▸ **PROVIDED TEXT**
........

The unfortunate tradeoff with a schema rather than a file format is portability, but I think as we mature timeline tools we may have no choice.

-Michael Cloppert

H. Carvey said...

Michael,

Ultimately, I do think that a schema is going to be the way to go, as this will be the only way to really manage the data as it comes in. Of course, this will require import filters much as you've described in ex-tip already, but that's to be expected. Having just file system and Registry data from one or two systems can make this sort of thing pretty cumbersome to deal with, particularly when you simply want to see all of the events within a specific time window.

As mentioned before, there will also need to be pivot tables or legends of some kind, such that systems are translated from IP address, MAC address, etc., to a common format, say...NetBIOS or system name.

Agreed, portability may be an issue, but tools such as ZeroWine may provide a means of addressing the issue, by providing a modicum of portability.

Anonymous said...

Hello Halan

is there a location where we can download latest evt2xls.pl ?
it does not seem available in http://sourceforge.net/projects/windowsir/

thanks a lot for all your posts and tools

-JulienT

H. Carvey said...

Julien,

I haven't been posting the tools, essentially for this reason...over the past couple of months, I've received emails from people who've asked me for copies of tools, due either to the fact that they needed them RIGHT NOW, or because the tools had been updated and they wanted the latest copies before they were released. In some of the instances where I've provided the tool, I don't get so much as a "thank you" or even acknowledgement that the tool was even received. When I am able to follow up, I will usually ask that if the user was happy with the tool and results, that they say so publicly, as an endorsement (in part) for my upcoming book. This rarely happens, as well, even after the user saying that they would do so.

The most notable exceptions are Lance Mueller's mention of evt2xls, and Ovie's reference in the most recent Cyberspeak podcast to a tool I provided to him.

I know, I probably sound like a complete jerk, asking for something like this...sorry.

Brett Shavers said...

Goodness...a "thank you" is the least someone can do when given help or tools at no cost. Who can't afford to say "Thanks"?

H. Carvey said...

You'd be surprised, dude..."I don't have time, I'm working on a big case", etc, etc.

Anonymous said...

ok, i understand your position. no problem with this.
Sadly, that's also what i observed in many forums and mailing-list. no thanks, no constructive feedback.

All in all, thanks for answer :)

JulienT

........

(Data drawn from a collection)
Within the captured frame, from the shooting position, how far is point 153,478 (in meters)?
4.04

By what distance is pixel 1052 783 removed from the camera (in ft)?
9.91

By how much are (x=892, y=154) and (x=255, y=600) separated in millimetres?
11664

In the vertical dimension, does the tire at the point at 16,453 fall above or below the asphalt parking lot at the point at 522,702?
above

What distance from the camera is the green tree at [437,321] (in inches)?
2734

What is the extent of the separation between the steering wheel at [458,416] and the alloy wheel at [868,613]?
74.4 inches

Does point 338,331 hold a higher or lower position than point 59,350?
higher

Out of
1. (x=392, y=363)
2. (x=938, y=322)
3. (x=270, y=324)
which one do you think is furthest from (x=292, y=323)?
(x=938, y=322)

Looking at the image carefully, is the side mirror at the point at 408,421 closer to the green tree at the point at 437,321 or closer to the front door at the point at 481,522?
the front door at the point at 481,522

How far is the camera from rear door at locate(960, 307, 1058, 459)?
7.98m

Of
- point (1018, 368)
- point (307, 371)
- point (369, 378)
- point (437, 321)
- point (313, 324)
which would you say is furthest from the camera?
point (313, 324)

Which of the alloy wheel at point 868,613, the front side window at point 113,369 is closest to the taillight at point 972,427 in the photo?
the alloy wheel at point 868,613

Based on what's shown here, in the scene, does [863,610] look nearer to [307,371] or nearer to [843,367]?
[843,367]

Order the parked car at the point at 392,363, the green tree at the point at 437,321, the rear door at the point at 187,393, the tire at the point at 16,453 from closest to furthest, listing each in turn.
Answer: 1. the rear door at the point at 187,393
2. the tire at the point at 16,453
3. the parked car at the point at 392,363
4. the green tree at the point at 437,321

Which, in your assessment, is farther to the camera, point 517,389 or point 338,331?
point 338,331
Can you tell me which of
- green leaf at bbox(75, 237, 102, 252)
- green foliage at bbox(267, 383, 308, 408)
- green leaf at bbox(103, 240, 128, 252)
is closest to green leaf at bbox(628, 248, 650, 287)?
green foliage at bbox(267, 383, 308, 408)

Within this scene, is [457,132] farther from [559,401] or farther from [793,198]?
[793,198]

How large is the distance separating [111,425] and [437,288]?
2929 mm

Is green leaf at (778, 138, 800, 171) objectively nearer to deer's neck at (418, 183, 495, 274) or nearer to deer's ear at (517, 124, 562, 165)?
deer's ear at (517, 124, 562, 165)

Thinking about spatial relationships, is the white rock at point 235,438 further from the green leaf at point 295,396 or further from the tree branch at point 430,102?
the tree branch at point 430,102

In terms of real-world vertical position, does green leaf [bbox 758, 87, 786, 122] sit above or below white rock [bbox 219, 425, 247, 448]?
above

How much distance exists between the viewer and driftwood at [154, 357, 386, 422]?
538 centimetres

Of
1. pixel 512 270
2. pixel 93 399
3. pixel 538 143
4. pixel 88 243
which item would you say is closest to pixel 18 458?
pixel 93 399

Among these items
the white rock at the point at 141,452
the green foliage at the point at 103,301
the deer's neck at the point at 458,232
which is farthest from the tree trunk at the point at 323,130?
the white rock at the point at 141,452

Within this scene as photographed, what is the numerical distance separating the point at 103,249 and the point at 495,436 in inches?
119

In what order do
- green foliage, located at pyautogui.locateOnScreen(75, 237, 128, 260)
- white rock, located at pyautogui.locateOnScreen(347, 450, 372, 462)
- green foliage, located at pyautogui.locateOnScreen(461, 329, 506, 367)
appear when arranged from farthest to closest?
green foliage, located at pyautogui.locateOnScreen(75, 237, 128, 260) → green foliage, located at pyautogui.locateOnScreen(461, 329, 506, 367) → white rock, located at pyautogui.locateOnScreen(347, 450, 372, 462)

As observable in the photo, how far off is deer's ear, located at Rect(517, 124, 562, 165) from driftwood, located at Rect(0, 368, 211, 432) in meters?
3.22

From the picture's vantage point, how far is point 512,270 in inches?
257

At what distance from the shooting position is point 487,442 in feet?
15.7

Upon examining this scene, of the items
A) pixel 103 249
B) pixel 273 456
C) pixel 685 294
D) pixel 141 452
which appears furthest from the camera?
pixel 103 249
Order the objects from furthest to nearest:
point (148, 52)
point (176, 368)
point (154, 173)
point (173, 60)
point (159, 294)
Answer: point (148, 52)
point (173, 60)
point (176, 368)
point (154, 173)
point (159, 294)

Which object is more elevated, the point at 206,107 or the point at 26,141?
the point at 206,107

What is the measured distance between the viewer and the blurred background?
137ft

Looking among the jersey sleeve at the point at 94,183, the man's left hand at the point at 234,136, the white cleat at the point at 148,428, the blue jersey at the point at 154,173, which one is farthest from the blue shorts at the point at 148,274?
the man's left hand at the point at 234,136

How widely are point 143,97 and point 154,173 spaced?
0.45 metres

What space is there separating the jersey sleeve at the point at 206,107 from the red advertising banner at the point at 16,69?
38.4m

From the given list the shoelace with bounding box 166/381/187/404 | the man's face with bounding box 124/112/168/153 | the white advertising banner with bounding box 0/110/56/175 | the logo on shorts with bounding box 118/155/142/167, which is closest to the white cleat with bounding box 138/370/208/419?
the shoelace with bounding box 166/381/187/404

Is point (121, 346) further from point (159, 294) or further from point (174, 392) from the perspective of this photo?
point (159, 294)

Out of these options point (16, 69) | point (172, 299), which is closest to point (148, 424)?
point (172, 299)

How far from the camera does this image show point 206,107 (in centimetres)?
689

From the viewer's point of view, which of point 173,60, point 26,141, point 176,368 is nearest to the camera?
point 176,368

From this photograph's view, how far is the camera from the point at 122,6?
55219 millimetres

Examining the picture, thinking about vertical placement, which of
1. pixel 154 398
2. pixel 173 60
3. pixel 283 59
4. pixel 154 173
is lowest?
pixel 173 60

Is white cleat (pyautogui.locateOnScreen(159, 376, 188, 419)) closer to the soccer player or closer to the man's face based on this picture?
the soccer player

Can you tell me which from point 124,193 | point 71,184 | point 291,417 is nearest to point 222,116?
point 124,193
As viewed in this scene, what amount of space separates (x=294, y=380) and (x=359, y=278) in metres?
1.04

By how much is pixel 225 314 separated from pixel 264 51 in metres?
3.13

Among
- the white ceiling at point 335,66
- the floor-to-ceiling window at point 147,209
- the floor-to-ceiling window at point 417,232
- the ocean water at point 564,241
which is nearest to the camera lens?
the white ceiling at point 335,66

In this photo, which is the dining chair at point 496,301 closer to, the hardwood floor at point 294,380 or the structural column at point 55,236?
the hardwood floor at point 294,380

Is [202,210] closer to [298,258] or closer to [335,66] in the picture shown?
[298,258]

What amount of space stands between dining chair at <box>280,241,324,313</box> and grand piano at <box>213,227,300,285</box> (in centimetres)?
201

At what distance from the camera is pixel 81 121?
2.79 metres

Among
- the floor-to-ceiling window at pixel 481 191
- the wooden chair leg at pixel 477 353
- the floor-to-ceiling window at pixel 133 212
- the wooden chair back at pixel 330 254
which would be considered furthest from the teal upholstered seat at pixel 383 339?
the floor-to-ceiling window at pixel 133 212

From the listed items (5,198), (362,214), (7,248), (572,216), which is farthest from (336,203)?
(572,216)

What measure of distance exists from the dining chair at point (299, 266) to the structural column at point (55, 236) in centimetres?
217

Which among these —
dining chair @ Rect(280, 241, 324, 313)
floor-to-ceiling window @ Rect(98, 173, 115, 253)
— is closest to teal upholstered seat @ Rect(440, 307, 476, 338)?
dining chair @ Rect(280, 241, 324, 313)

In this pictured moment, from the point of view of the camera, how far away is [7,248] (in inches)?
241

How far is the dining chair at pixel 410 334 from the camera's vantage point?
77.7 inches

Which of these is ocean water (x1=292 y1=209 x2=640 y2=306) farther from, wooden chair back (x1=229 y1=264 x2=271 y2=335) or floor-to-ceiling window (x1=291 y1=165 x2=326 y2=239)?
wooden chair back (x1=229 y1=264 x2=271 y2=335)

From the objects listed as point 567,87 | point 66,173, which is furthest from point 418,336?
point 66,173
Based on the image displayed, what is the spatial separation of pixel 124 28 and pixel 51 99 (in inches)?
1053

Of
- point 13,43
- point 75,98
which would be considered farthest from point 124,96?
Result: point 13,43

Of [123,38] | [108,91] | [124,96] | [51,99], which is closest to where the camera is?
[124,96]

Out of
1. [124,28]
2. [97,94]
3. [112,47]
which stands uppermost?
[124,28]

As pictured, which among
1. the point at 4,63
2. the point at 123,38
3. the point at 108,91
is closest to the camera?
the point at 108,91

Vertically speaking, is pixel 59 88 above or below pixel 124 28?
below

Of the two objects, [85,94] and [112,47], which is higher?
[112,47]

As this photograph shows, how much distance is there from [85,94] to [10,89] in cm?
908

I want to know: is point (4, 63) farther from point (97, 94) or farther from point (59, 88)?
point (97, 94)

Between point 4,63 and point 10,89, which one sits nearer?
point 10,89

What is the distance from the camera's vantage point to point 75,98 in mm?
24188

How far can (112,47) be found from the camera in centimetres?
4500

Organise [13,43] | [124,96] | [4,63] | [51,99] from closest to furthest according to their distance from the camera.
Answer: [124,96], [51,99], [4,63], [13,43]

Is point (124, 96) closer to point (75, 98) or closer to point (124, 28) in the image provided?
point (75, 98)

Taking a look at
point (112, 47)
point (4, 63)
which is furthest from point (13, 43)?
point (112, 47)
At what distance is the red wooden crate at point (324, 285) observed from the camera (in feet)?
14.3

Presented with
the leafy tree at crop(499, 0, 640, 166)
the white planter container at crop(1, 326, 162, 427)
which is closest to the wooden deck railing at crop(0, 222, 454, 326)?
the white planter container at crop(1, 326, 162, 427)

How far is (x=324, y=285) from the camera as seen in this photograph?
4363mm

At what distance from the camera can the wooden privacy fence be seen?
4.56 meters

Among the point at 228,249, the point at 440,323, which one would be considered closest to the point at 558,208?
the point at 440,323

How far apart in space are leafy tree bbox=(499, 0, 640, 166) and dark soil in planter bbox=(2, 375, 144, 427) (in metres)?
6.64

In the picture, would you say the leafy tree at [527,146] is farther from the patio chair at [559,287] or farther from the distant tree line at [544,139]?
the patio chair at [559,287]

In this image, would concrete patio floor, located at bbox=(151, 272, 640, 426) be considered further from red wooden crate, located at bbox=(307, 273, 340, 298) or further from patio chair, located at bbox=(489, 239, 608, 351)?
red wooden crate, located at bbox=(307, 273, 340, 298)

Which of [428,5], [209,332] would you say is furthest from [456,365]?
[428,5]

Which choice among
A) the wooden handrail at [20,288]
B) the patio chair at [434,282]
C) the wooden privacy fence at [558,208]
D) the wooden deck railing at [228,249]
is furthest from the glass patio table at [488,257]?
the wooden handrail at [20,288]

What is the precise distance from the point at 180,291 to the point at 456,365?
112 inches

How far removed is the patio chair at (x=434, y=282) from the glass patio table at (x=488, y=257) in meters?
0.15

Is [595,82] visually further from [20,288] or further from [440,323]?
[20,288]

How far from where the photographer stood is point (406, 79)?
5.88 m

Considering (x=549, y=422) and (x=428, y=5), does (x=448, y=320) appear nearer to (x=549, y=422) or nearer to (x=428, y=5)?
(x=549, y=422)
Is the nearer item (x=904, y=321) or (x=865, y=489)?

........

Reproduce everything in the timeline tools thread from "-Michael Cloppert" down to "modicum of portability.", substituting "lookup tables" for "pivot tables". Use only the timeline tools thread, not the records.

▸ **RESPONSE**
-Michael Cloppert

H. Carvey said...

Michael,

Ultimately, I do think that a schema is going to be the way to go, as this will be the only way to really manage the data as it comes in. Of course, this will require import filters much as you've described in ex-tip already, but that's to be expected. Having just file system and Registry data from one or two systems can make this sort of thing pretty cumbersome to deal with, particularly when you simply want to see all of the events within a specific time window.

As mentioned before, there will also need to be lookup tables or legends of some kind, such that systems are translated from IP address, MAC address, etc., to a common format, say...NetBIOS or system name.

Agreed, portability may be an issue, but tools such as ZeroWine may provide a means of addressing the issue, by providing a modicum of portability.